As the story goes, he was a monk who gave away his hefty inheritance and instead chose to help the poor and the sick.
He's also a patron saint of sailors and was, of course, especially fond of children. (There's one slightly bizarre story, more Halloween than Christmas, of St. Nicholas saving three children who had been "lured into the clutches of an evil butcher.")
He was so popular, according to History.com, that he survived the Protestant Reformation, "when the veneration of saints began to be discouraged."
It wasn't until the 16th century that St. Nicholas began to take on his modern, candy-cane-hued form in images and imaginations. In Europe, he became known as Father Christmas.
He migrated to the Americas with the Dutch, who called him "Sinterklass" and gathered every year on the anniversary of his death. He started making appearances in stores in the 1840s, according to History.com.
The writer Clement Clarke cemented the American image of Santa Claus with his poem "A Visit from St. Nicholas," which begins with the words " 'Twas the night before Christmas."
Now, Santa is all but entrenched in the Christmas lexicon, the rosy-cheeked face of Christmas who is the subject of movies, perennial parental lies and debates about childhood materialism.
There is an annual argument about whether it's okay to portray Santa as only white. There was a Santa photographed last year with a shovel near a fence on the US border with Mexico, a dig at Trump's immigration policies.
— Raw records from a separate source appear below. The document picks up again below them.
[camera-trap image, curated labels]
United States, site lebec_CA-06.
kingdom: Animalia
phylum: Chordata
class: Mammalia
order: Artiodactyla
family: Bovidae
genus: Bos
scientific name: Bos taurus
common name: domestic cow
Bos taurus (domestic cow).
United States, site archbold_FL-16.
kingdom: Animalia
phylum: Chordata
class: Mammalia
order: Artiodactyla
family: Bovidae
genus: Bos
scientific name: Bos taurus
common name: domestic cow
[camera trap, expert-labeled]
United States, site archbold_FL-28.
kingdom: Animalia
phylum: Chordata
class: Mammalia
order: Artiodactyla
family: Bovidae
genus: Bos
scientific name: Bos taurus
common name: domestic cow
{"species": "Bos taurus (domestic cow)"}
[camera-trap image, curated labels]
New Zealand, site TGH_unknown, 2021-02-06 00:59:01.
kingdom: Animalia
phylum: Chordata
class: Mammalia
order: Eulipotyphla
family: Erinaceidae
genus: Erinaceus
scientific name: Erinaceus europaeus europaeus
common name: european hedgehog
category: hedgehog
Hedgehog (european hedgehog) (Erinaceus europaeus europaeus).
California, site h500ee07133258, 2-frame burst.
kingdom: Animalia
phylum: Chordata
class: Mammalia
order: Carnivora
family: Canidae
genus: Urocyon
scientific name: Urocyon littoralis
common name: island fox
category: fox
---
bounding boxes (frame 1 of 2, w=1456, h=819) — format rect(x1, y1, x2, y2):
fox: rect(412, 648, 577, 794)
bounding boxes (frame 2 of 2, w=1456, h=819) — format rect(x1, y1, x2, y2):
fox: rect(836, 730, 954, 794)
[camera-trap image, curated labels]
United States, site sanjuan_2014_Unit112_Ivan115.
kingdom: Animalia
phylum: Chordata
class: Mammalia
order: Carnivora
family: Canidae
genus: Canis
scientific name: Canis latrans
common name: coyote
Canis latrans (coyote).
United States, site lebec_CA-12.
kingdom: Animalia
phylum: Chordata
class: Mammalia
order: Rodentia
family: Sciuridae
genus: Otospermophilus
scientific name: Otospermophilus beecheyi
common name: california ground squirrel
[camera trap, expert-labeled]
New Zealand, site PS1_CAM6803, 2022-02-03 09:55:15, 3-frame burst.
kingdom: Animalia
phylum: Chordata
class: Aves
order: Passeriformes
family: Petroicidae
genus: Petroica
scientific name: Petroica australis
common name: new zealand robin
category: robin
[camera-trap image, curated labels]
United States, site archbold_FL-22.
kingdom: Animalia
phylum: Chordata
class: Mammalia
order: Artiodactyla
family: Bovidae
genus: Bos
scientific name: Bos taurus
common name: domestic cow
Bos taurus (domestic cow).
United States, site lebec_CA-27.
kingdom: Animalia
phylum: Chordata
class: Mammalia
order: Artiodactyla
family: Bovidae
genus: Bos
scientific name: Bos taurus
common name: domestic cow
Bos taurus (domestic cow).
And there was a Santa who's been called a liar for a story about telling a dying child that he was Santa's "number one elf."
Through it all, the remains of the real-life St. Nicholas were apparently the subject of a centuries-old case of mistaken identity and grave robbery.
According to the Telegraph, St. Nicholas died in AD 343 and was interred at St. Nicholas church in Demre, on the Mediterranean coast of Turkey.
In 1087, apparently, merchants dug up his bones and smuggled them to the Italian city of Bari. It's still a holy site, visited by Christians paying homage to St. Nicholas.
But archaeologists say pilgrims to the Basilica di San Nicola are praying to the wrong guy. The bones belong to another local priest, not one of the most famous saints, the Telegraph reported.
Archaeologists conducting recent surveys at the church in Demre found gaps beneath it. The shrine, they say, is underneath the church and untouched.
"We believe this shrine has not been damaged at all, but it is quite difficult to get to it as there are mosaics on the floor," Cemil Karabayram, the head of Antalya's Monument Authority, told the Turkish Hurriyet Daily News.
Karabayram told the newspaper that he's confident that archaeologists can reach the tomb.
At that point, he believes, nearly 1700 years after St. Nicholas died, he'll give another gift to the people of Demre: Tourism dollars.